During our first winter in Wisconsin, I distinctly remember taking a walk under a blue sky in a snow-covered field with my neighbor. I was bundled up in several layers and was shivering. The temperature was in the mid 20’s. “This is my favorite kind of weather,” she said. Then she added,” maybe even more favorite than summer.”
I think at that point I told her she was crazy. I remember thinking, who could ever like a day like this?
Now, three winters later, I have grown to like some winter days. I can almost agree that a 20-degree, blue-sky day is pretty wonderful. When the temperature is 30 or even 40 in the winter, it is notoriously overcast. Skies and fields are grey. Life seems dismal and drab, and because of the ever present Great Lake in our backyard, damp. But temps in the 20’s mean blue skies. Especially if there is no wind, it’s pretty great to tromp in the snow among evergreens.
Animal tracks are visible, and we can see who shares our land.
Birds chirp. And as long as I am wearing the right socks and warm mittens, and as long as I have a few layers and a warm coat, I am truly not cold. I can walk for miles in nearby fields and in the woods or at the water’s edge and revel in the quiet beauty of winter.
I am also learning to appreciate the different kinds of snow. Tiny flaked or big flaked.

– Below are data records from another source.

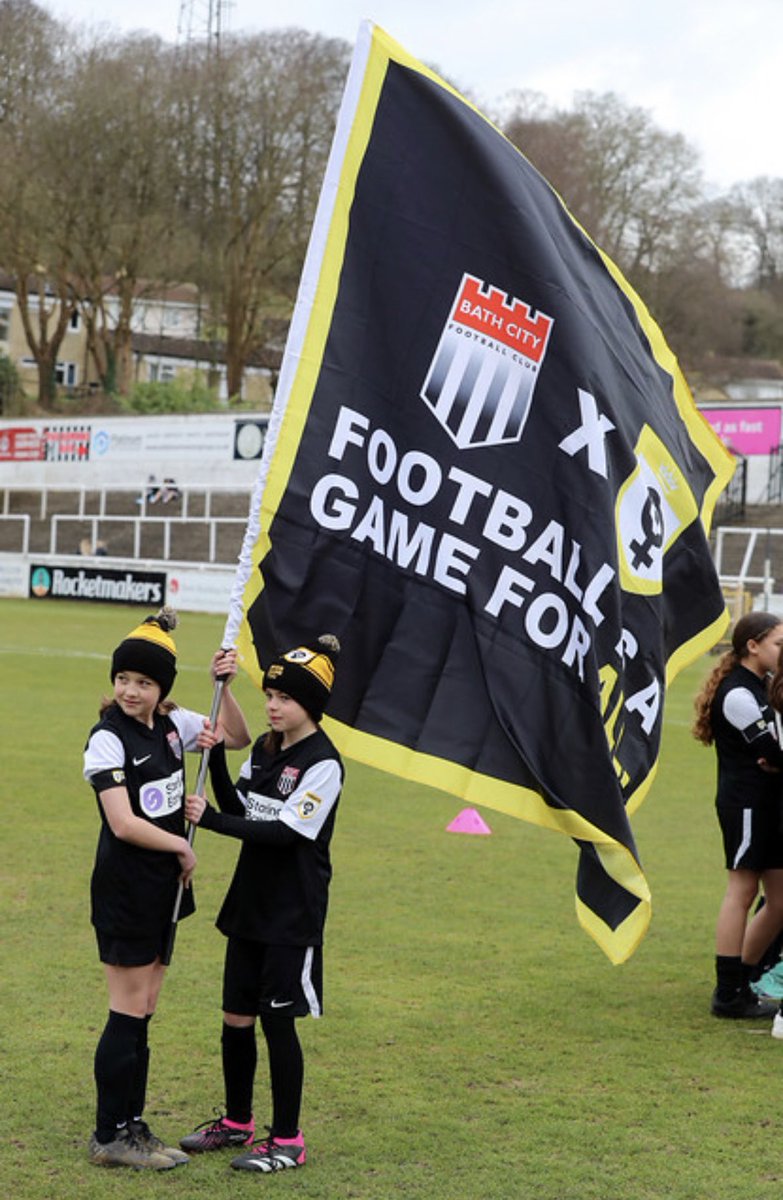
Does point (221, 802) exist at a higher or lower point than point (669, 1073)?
higher

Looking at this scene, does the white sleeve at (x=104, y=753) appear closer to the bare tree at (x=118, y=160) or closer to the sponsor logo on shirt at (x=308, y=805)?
the sponsor logo on shirt at (x=308, y=805)

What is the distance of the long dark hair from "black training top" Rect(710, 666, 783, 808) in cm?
3

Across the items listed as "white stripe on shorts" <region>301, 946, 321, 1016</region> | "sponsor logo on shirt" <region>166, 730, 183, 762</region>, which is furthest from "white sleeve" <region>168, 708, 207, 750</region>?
"white stripe on shorts" <region>301, 946, 321, 1016</region>

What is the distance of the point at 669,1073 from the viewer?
6598 millimetres

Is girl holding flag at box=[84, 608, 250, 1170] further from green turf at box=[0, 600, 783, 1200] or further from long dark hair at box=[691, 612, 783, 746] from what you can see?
long dark hair at box=[691, 612, 783, 746]

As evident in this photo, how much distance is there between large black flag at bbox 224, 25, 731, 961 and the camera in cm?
529

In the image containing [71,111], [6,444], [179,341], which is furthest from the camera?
[179,341]

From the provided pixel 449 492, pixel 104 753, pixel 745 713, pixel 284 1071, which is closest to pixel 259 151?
pixel 745 713

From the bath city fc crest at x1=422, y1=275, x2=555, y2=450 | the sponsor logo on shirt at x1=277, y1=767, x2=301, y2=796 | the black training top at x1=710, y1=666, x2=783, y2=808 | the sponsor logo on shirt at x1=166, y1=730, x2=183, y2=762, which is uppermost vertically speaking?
the bath city fc crest at x1=422, y1=275, x2=555, y2=450

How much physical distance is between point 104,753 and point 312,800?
0.68m

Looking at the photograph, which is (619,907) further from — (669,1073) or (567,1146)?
(669,1073)

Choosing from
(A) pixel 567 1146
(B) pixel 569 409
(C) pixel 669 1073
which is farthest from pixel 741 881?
(B) pixel 569 409

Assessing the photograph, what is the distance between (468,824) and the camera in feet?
39.7

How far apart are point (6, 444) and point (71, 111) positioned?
1318 cm
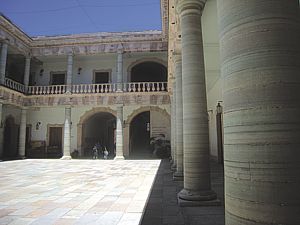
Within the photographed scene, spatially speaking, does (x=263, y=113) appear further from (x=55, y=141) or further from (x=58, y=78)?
(x=58, y=78)

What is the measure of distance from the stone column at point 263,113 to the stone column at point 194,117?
3.09m

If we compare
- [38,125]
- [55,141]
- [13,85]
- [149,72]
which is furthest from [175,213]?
[149,72]

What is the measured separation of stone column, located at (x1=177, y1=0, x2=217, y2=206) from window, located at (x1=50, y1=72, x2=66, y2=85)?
17.4 metres

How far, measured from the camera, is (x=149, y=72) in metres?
22.6

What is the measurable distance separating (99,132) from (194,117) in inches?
794

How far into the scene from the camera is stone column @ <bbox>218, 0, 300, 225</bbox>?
158 centimetres

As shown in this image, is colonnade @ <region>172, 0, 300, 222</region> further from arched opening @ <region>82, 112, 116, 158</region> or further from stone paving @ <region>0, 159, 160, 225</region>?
arched opening @ <region>82, 112, 116, 158</region>

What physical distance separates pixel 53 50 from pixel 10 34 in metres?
2.90

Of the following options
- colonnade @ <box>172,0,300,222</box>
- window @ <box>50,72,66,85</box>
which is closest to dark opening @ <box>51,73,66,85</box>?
window @ <box>50,72,66,85</box>

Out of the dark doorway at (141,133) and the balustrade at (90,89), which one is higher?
the balustrade at (90,89)

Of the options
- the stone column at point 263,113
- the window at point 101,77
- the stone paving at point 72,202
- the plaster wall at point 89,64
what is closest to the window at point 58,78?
the plaster wall at point 89,64

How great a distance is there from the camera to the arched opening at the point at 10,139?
19.7 metres

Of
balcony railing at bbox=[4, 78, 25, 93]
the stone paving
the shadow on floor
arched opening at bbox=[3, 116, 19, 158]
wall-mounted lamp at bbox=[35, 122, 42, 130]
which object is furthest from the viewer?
wall-mounted lamp at bbox=[35, 122, 42, 130]

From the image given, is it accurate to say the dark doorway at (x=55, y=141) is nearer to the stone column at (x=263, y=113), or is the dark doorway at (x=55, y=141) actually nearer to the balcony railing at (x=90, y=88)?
the balcony railing at (x=90, y=88)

Wet and heavy, or powdery like fine sugar. There is snow that drifts and makes patterns reminiscent of sand dunes or eroded rock.
There is snow that glistens and flashes like a million shards of light in the sun. Occasionally, the footprints from the day before seem to glow with an ethereal light as the afternoon light fades and it grows dusky.
So, until the polar vortex hit us a few days ago, I thought perhaps I was adjusting to Wisconsin winters. And then, two things happened. First, along with most of the upper Midwest, we have been housebound with the extreme cold and wind chills that are between -35 and -50. Even locals are staying in and admitting it’s cold.
Secondly, my neighbor ( the same one) told me with a little touch of sadness and nostalgia there were snows in her childhood when the snow piled as high as the telephone poles. “Those were good years,” she said, and once again, I felt like telling her she was crazy. I still have a ways to go, apparently, in adjusting to Wisconsin winters.